# Prompt
Of the records that follow, copy only the lines from the line containing "2024-04-29T20:24:02, 3-frame burst." to the line containing "common name: mouse species", both included, exactly as written.

# Data records
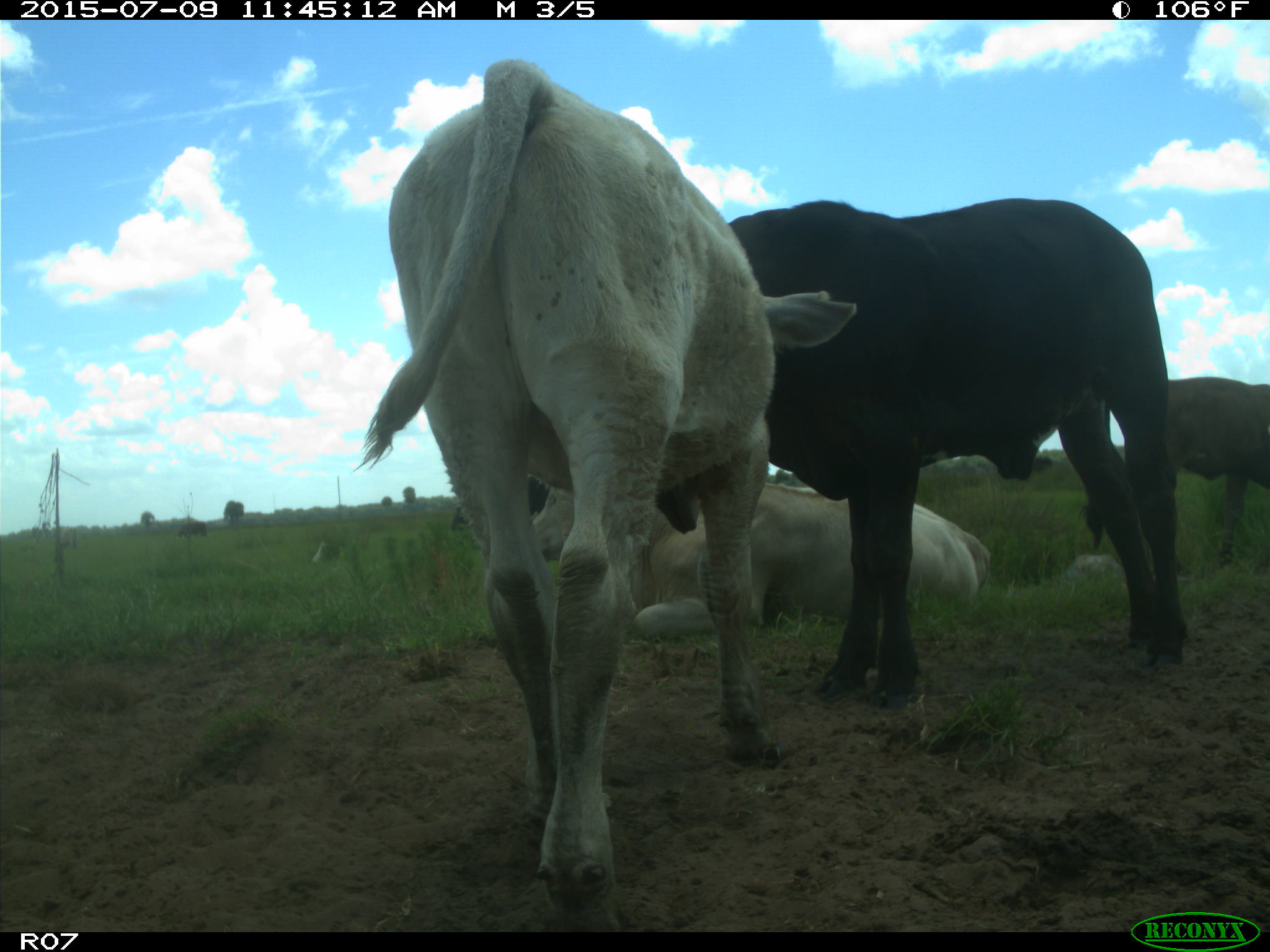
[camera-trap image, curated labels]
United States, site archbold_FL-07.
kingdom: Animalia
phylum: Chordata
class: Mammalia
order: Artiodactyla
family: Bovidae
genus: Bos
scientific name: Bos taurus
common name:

* * *

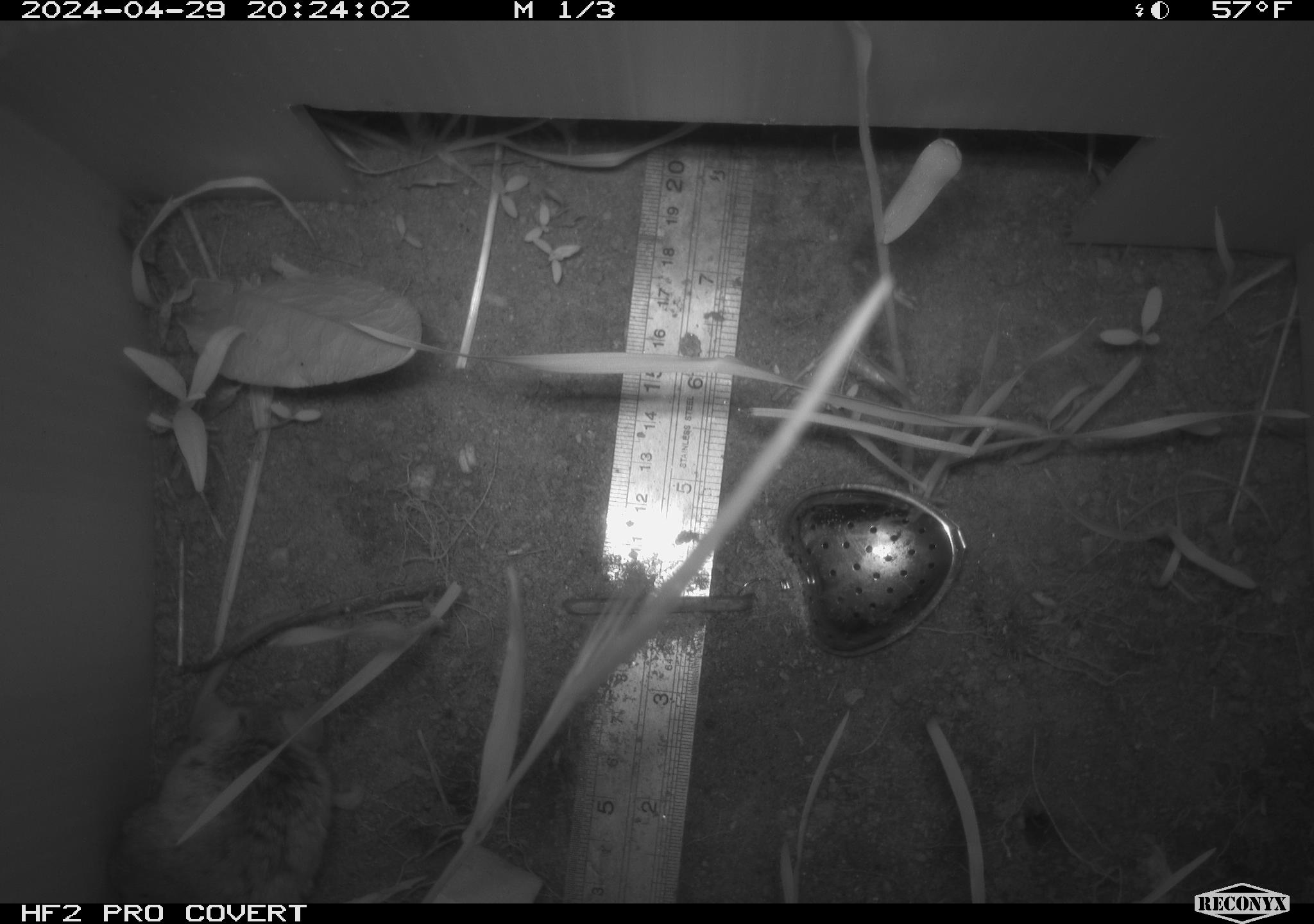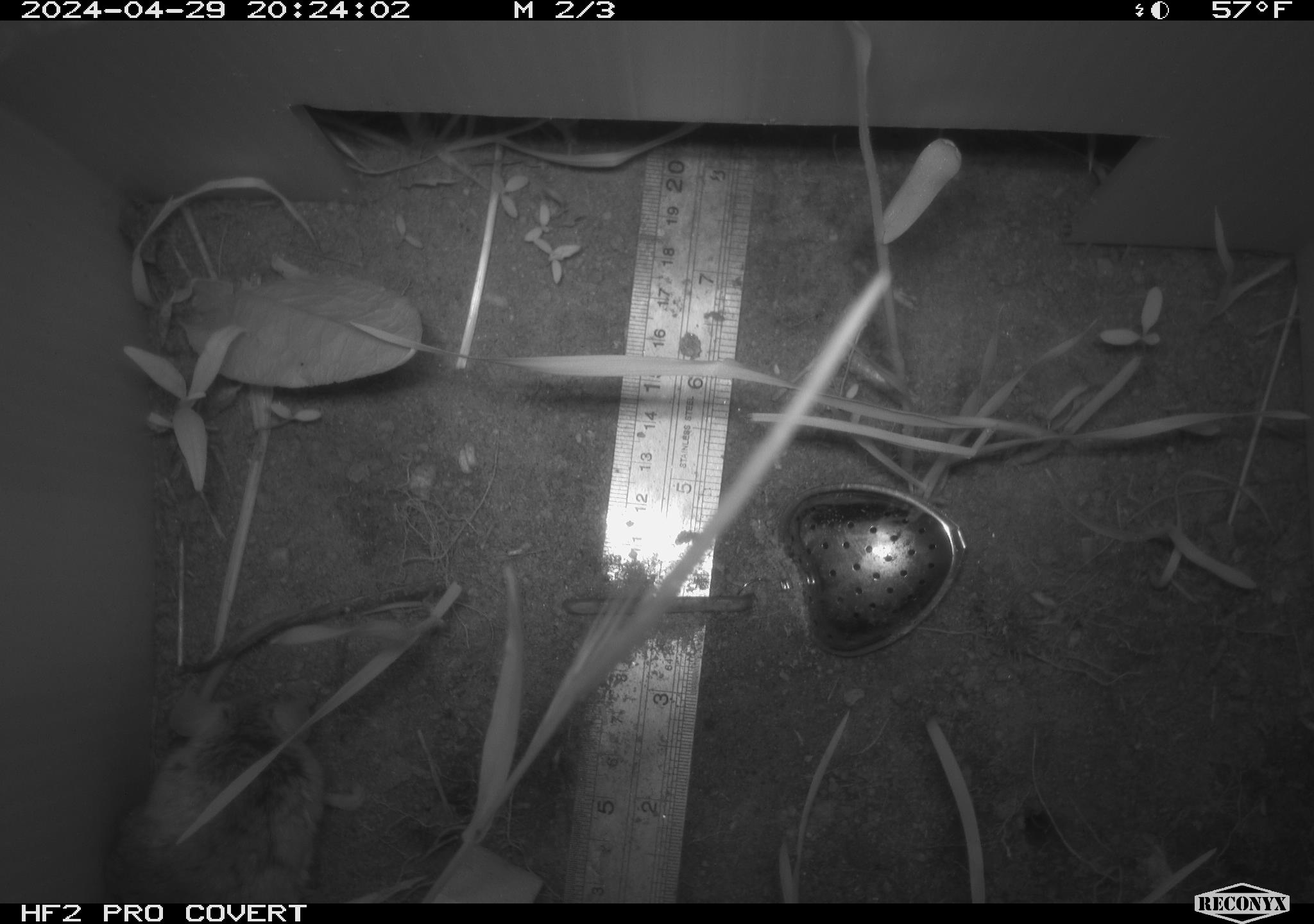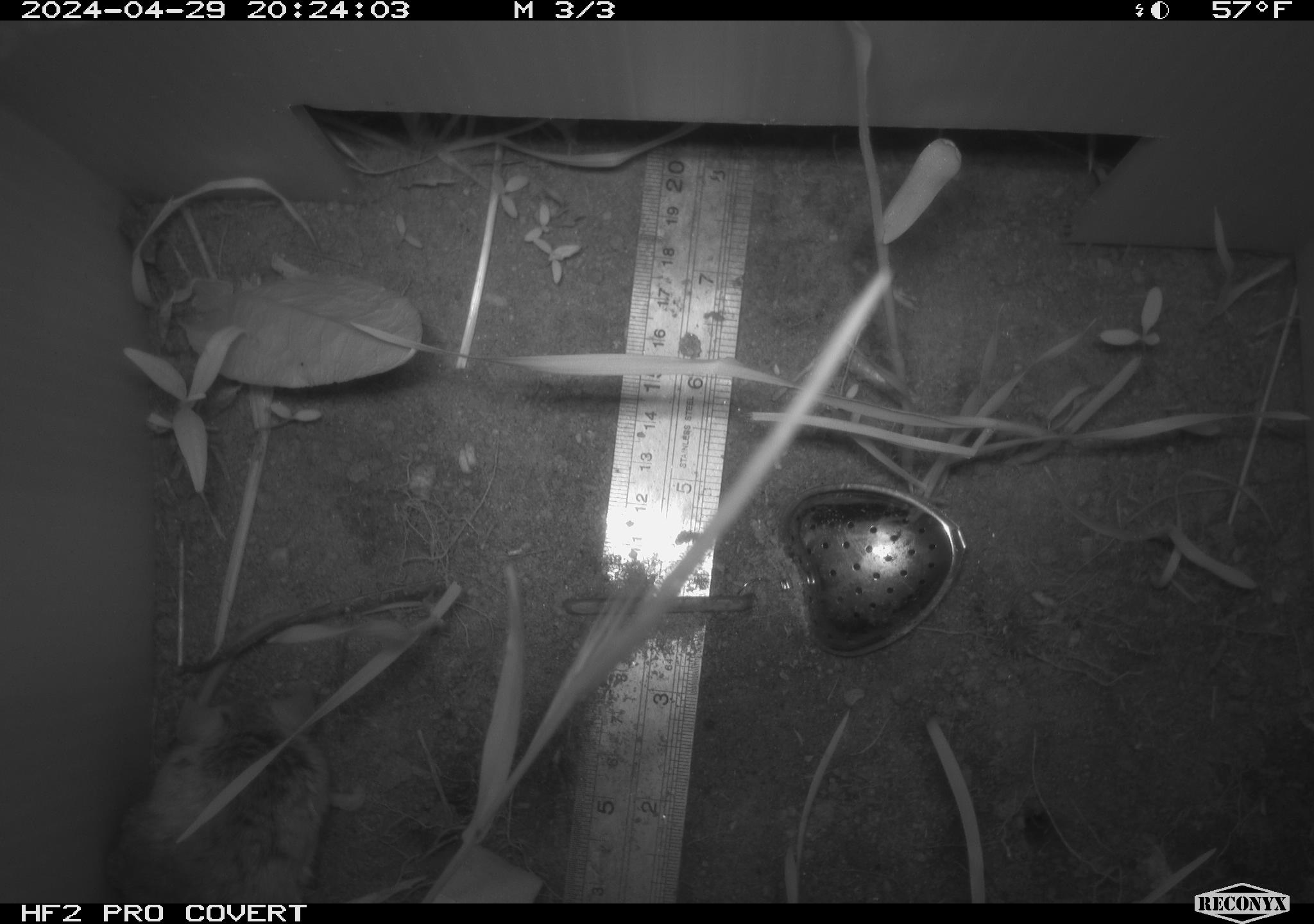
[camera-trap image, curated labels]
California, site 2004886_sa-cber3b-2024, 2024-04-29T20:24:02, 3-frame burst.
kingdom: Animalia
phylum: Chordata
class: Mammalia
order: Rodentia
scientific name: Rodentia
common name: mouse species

# Solution to the problem
California, site 2004886_sa-cber3b-2024, 2024-04-29T20:24:02, 3-frame burst.
kingdom: Animalia
phylum: Chordata
class: Mammalia
order: Rodentia
scientific name: Rodentia
common name: mouse species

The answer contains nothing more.